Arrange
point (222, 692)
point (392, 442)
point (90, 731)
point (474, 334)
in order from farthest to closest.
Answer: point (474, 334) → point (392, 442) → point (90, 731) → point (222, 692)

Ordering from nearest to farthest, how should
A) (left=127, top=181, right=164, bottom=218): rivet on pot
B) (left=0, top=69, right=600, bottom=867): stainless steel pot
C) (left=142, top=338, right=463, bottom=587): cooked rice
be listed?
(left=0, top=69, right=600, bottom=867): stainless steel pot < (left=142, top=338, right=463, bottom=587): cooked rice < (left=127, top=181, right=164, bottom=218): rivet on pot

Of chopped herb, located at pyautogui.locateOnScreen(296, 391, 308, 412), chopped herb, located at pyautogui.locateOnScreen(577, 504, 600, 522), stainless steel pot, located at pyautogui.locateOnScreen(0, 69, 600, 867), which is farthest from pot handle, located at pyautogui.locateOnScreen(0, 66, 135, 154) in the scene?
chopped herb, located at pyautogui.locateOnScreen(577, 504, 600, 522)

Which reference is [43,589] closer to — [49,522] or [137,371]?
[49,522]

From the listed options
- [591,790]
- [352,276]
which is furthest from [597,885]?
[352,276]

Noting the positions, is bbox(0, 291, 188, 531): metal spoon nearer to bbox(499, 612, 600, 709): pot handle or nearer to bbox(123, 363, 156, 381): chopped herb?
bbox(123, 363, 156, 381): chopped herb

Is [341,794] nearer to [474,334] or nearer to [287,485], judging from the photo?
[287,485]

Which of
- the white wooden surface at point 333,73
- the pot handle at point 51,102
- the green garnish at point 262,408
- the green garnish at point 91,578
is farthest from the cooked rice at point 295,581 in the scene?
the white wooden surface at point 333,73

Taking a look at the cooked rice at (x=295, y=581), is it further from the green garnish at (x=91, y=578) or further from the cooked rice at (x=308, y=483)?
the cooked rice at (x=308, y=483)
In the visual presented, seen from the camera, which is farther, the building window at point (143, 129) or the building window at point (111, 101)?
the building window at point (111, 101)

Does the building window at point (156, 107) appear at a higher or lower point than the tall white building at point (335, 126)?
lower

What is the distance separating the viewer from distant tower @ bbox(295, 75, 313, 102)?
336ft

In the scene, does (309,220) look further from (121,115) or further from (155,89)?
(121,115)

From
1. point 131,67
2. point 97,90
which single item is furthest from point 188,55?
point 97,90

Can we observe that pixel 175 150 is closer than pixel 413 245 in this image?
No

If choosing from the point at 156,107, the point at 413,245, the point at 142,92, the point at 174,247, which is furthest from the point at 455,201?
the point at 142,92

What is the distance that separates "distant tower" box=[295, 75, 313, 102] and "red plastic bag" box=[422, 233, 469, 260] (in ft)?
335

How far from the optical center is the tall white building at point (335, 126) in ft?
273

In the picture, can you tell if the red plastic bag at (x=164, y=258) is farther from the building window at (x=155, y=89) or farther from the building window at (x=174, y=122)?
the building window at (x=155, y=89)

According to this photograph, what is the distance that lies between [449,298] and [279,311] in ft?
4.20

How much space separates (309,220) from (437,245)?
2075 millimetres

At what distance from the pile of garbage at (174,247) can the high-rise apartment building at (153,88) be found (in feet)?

________________________________________

Copy all of the records above word for word, changing nothing.

Arrange
point (222, 692)
point (392, 442)
point (90, 731)
point (474, 334)
in order from farthest to closest.
Answer: point (474, 334) → point (392, 442) → point (90, 731) → point (222, 692)

Ordering from nearest to farthest, how should
A) (left=127, top=181, right=164, bottom=218): rivet on pot
B) (left=0, top=69, right=600, bottom=867): stainless steel pot
C) (left=142, top=338, right=463, bottom=587): cooked rice
be listed?
(left=0, top=69, right=600, bottom=867): stainless steel pot < (left=142, top=338, right=463, bottom=587): cooked rice < (left=127, top=181, right=164, bottom=218): rivet on pot

Of chopped herb, located at pyautogui.locateOnScreen(296, 391, 308, 412), chopped herb, located at pyautogui.locateOnScreen(577, 504, 600, 522), stainless steel pot, located at pyautogui.locateOnScreen(0, 69, 600, 867), which is farthest from pot handle, located at pyautogui.locateOnScreen(0, 66, 135, 154) in the scene?
chopped herb, located at pyautogui.locateOnScreen(577, 504, 600, 522)

Which reference is [43,589] closer to — [49,522] or [137,371]?
[49,522]

From the listed options
- [591,790]
- [352,276]
which is furthest from [597,885]?
[352,276]

Noting the positions, is bbox(0, 291, 188, 531): metal spoon nearer to bbox(499, 612, 600, 709): pot handle or nearer to bbox(123, 363, 156, 381): chopped herb?
bbox(123, 363, 156, 381): chopped herb

Is [341,794] nearer to [474,334] or nearer to [287,485], judging from the photo?
[287,485]

Which of
- the white wooden surface at point 333,73
- the pot handle at point 51,102
- the green garnish at point 262,408
- the green garnish at point 91,578
is farthest from the cooked rice at point 295,581 in the scene?
the white wooden surface at point 333,73

Taking a look at the cooked rice at (x=295, y=581), is it further from the green garnish at (x=91, y=578) or further from the cooked rice at (x=308, y=483)?
the cooked rice at (x=308, y=483)
In the visual presented, seen from the camera, which is farther, the building window at point (143, 129) or the building window at point (111, 101)?
the building window at point (111, 101)

Does the building window at point (156, 107) appear at a higher or lower point than the tall white building at point (335, 126)?
lower

What is the distance separating the viewer from distant tower @ bbox(295, 75, 313, 102)?
336ft

In the scene, does (309,220) look further from (121,115) or further from (155,89)?
(121,115)

From
1. point 131,67
2. point 97,90
which single item is furthest from point 188,55?
point 97,90

Can we observe that pixel 175 150 is closer than pixel 413 245 in this image?
No

If choosing from the point at 156,107, the point at 413,245, the point at 142,92, the point at 174,247, which is furthest from the point at 455,201?
the point at 142,92

What is the distance that separates "distant tower" box=[295, 75, 313, 102] and "red plastic bag" box=[422, 233, 469, 260] (in ft)?
335

How far from the optical center is the tall white building at point (335, 126) in ft?
273

In the picture, can you tell if the red plastic bag at (x=164, y=258) is farther from the building window at (x=155, y=89) or farther from the building window at (x=174, y=122)?
the building window at (x=155, y=89)

According to this photograph, what is the distance that lies between [449,298] and [279,311] in ft?
4.20

How much space separates (309,220) from (437,245)?
2075 millimetres

At what distance from the pile of garbage at (174,247) can the high-rise apartment building at (153,88) be found (in feet)?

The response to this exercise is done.